We’ve already heard Bears players praise Trubisky for organizing informal throwing sessions with receivers this offseason and for being “a hard worker.’’ And it wouldn’t be the Bears without someone gushing about Mitch’s abilities in football activities that aren’t actual football games.
“He’s slinging it right now,” running back Tarik Cohen said. “You still see the talent in Mitch. He’s making throws on the run. The normal Mitch you see when he’s playing at his best.”
Those are my eyes rolling back in my head.
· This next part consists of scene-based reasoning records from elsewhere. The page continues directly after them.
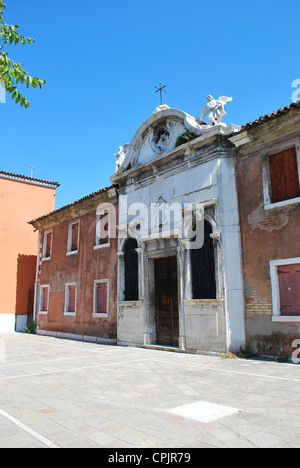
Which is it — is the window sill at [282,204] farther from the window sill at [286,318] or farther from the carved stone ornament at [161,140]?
the carved stone ornament at [161,140]

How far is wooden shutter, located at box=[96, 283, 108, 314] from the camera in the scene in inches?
555

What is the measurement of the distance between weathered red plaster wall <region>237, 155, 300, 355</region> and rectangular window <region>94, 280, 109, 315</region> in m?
6.42

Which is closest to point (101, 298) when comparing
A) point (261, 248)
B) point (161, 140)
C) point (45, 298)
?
point (45, 298)

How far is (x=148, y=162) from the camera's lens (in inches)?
469

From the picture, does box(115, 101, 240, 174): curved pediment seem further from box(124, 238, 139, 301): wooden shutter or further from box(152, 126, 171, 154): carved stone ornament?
box(124, 238, 139, 301): wooden shutter

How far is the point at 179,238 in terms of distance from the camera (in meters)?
10.6

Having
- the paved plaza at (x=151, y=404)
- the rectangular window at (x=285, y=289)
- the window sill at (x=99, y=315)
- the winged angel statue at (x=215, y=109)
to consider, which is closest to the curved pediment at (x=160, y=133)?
the winged angel statue at (x=215, y=109)

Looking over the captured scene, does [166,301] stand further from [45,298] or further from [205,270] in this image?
[45,298]

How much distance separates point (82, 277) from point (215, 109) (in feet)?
29.1

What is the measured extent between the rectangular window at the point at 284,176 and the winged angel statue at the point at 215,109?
201cm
It wasn’t long after Trubisky’s video conference with media members that Bears coaches put their hyperbolic skills on public display. Coach hyperbole is something you can count on, even in this time of COVID-19. It’s another reminder that football is coming, unlike baseball, which has had us locked in Lawyer Negotiation Hell for months.
In terms of football coach-speak, we’re already in midseason form.
Defensive coordinator Chuck Pagano on new Bears linebacker Robert Quinn: “He’s a great pro. He’s a great teammate. He’s a great person.”
Outside linebackers coach Ted Monachino on linebacker Khalil Mack: “He’s training like I have never seen anybody train before.’’
And, of course, the obligatory Mitch-is-devoted-to-football quote, this one from new Bears quarterbacks coach John DeFilippo: “There’s no doubt in my mind he’s got what it takes in terms of that lifestyle we talk about.”
DeFilippo deserves an award for getting everyone amped up in June. Here he is describing to reporters the “juice’’ inside the Bears quarterback room:
“Passion, energy and swagger, baby. That’s how we’re defined in our room.”
What comes first, ability or swagger? Foles has won a Super Bowl Most Valuable Player award. If he has swagger, it comes from that accomplishment. Trubisky is coming off a rough season. I don’t want swagger from him at this point. I want baby steps — some proof that he has what it takes to play quarterback in the NFL.
Hold on. It is suddenly dawning on me that I never played in the league. The Man in the Arena almost surely did, even though the NFL didn’t open for business until 1920. But don’t tell him that. He’s on a roll.
“… at the worst, if he fails, at least fails while daring greatly, so that his place shall never be with those cold and timid souls who neither know victory nor defeat.’’
I can’t imagine whom he means by “cold and timid souls.’’ But, brrrr, did somebody leave open a window in here?